REQUIREMENT: Your response to the data below should hold nothing except the lines from the one containing "Sea salt on" down to the one containing "Doctor examining personal injury to arm", reproduced exactly and without pictures.
--- SUPPLIED MATERIAL ---
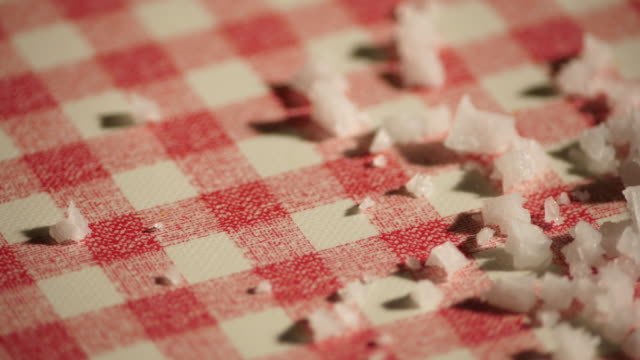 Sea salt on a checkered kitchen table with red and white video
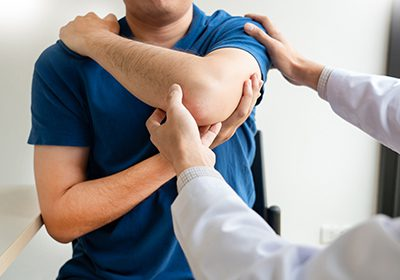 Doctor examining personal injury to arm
---
--- SUPPLIED MATERIAL ---
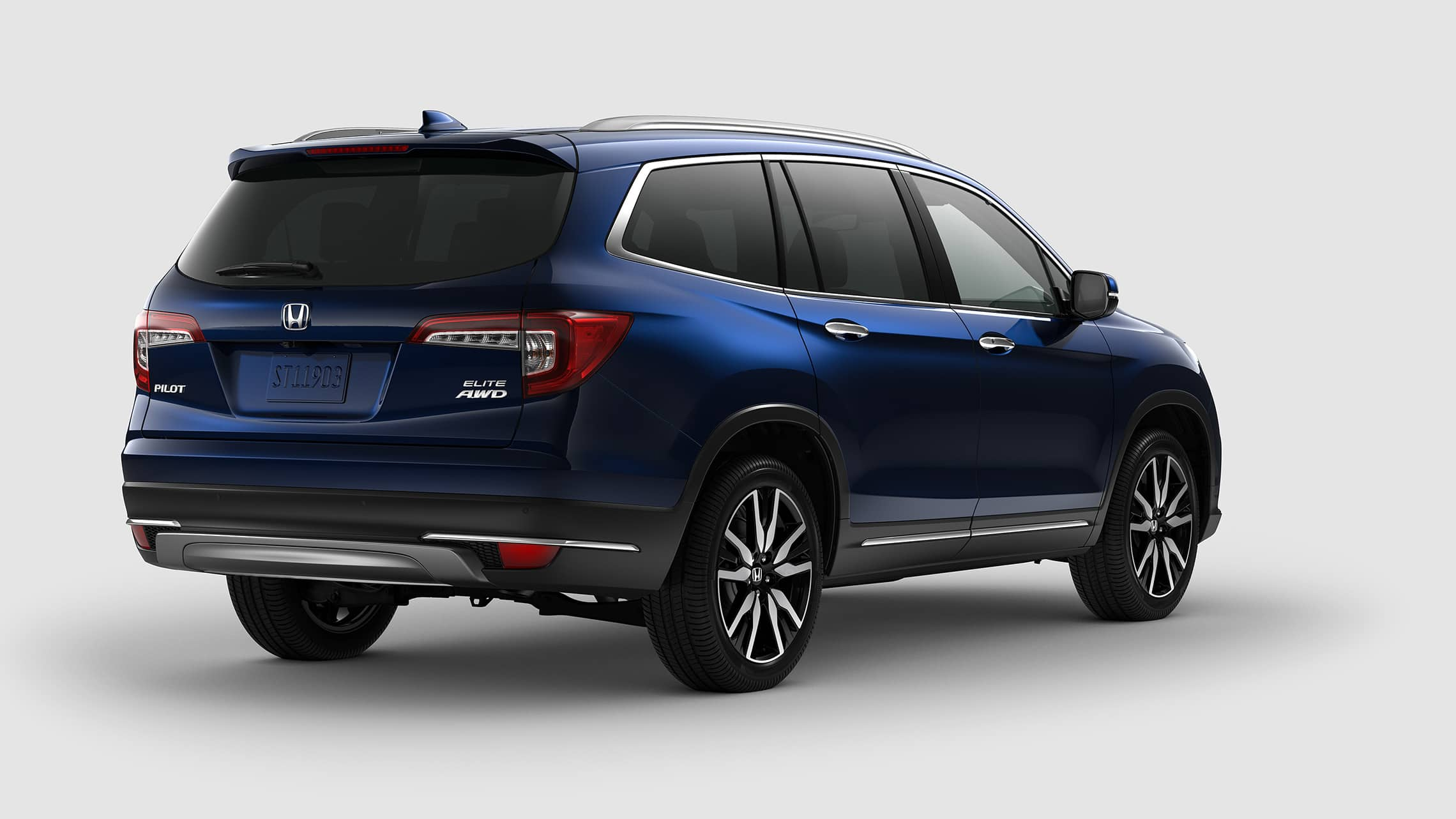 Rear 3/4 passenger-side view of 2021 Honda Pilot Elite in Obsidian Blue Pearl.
---
SOLUTION TO THE EXERCISE:
 Sea salt on a checkered kitchen table with red and white video
 Doctor examining personal injury to arm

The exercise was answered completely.